YOUR GOAL -
Leaving the pictures aside, repeat each line below exactly.

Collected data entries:
-*-*-

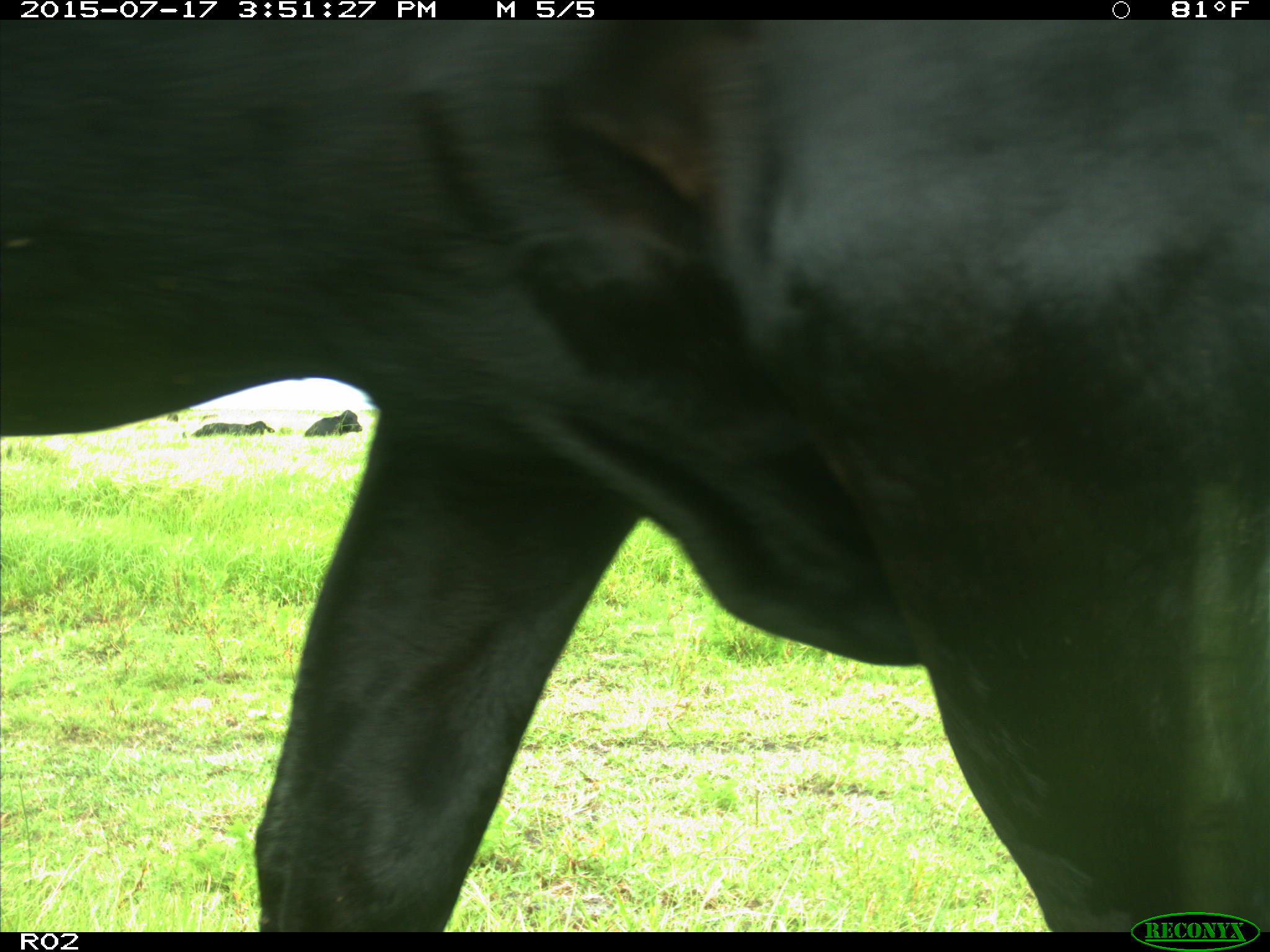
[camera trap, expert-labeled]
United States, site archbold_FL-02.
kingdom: Animalia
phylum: Chordata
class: Mammalia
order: Artiodactyla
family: Bovidae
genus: Bos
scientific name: Bos taurus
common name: domestic cow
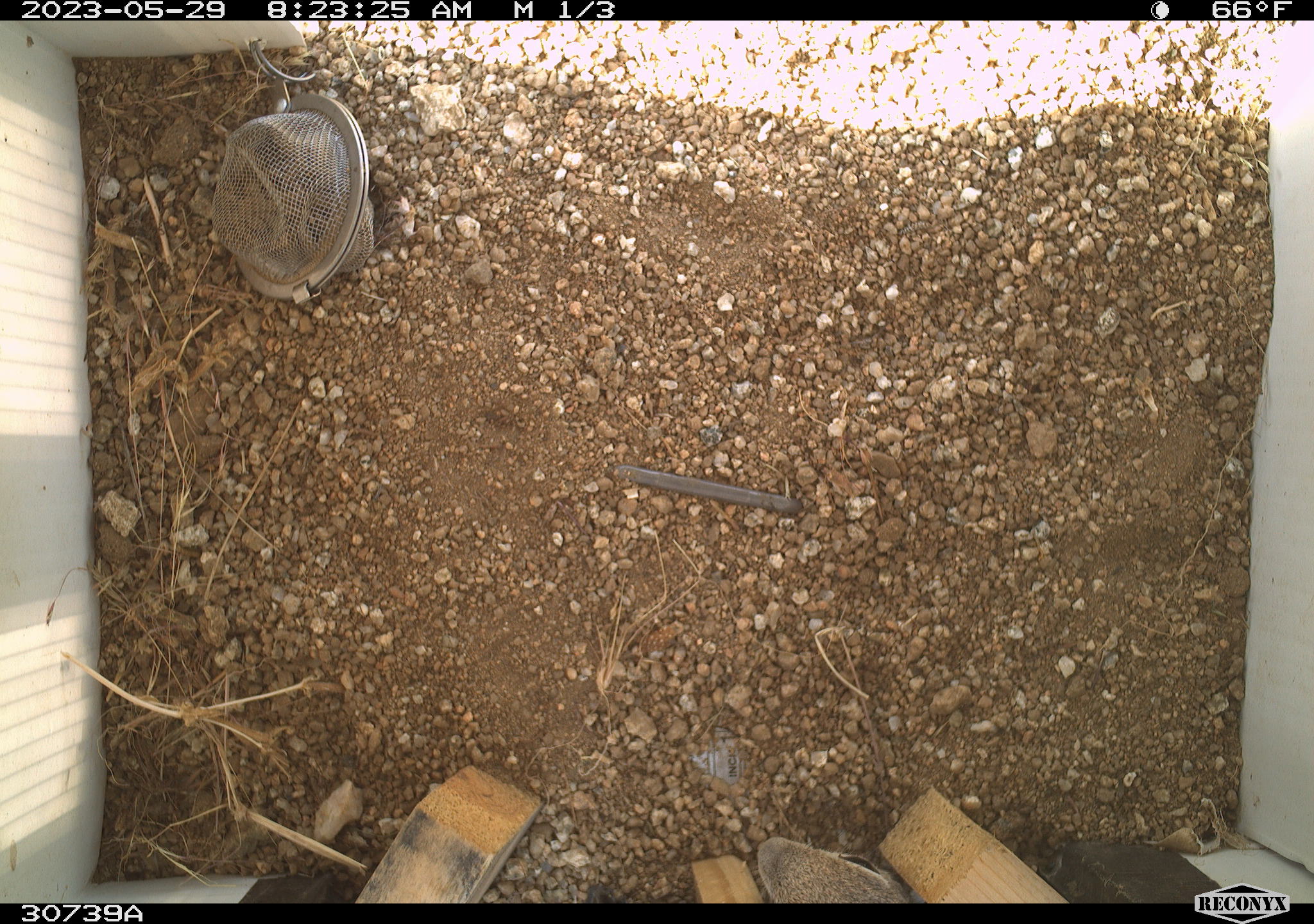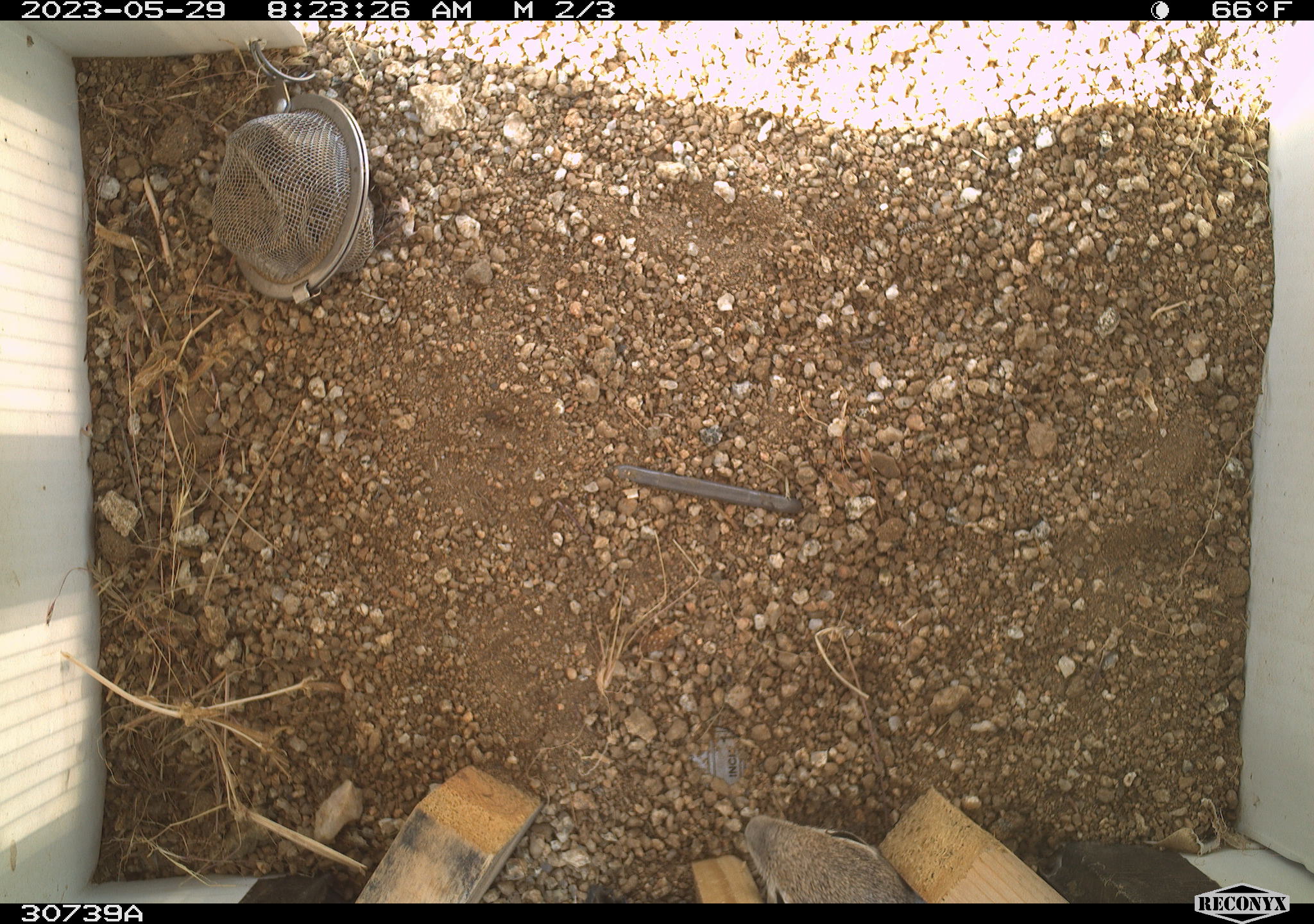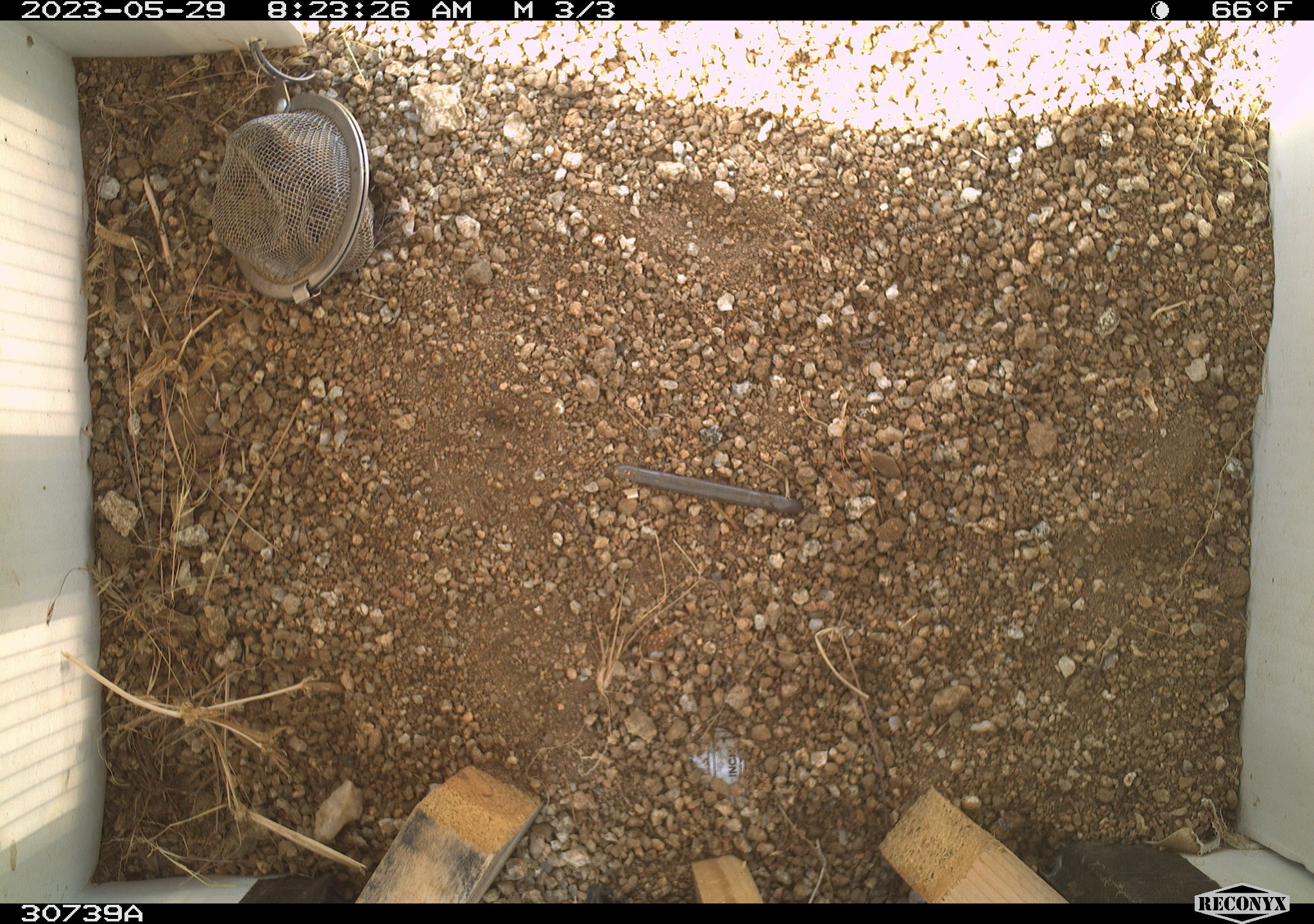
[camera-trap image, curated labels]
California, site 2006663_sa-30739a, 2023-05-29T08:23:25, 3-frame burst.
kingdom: Animalia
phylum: Chordata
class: Mammalia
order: Rodentia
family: Sciuridae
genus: Ammospermophilus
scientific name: Ammospermophilus leucurus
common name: white-tailed antelope squirrel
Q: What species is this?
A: White-tailed antelope squirrel (Ammospermophilus leucurus).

-*-*-

EXERCISE RESPONSE -
[camera trap, expert-labeled]
United States, site archbold_FL-02.
kingdom: Animalia
phylum: Chordata
class: Mammalia
order: Artiodactyla
family: Bovidae
genus: Bos
scientific name: Bos taurus
common name: domestic cow
[camera-trap image, curated labels]
California, site 2006663_sa-30739a, 2023-05-29T08:23:25, 3-frame burst.
kingdom: Animalia
phylum: Chordata
class: Mammalia
order: Rodentia
family: Sciuridae
genus: Ammospermophilus
scientific name: Ammospermophilus leucurus
common name: white-tailed antelope squirrel
Q: What species is this?
A: White-tailed antelope squirrel (Ammospermophilus leucurus).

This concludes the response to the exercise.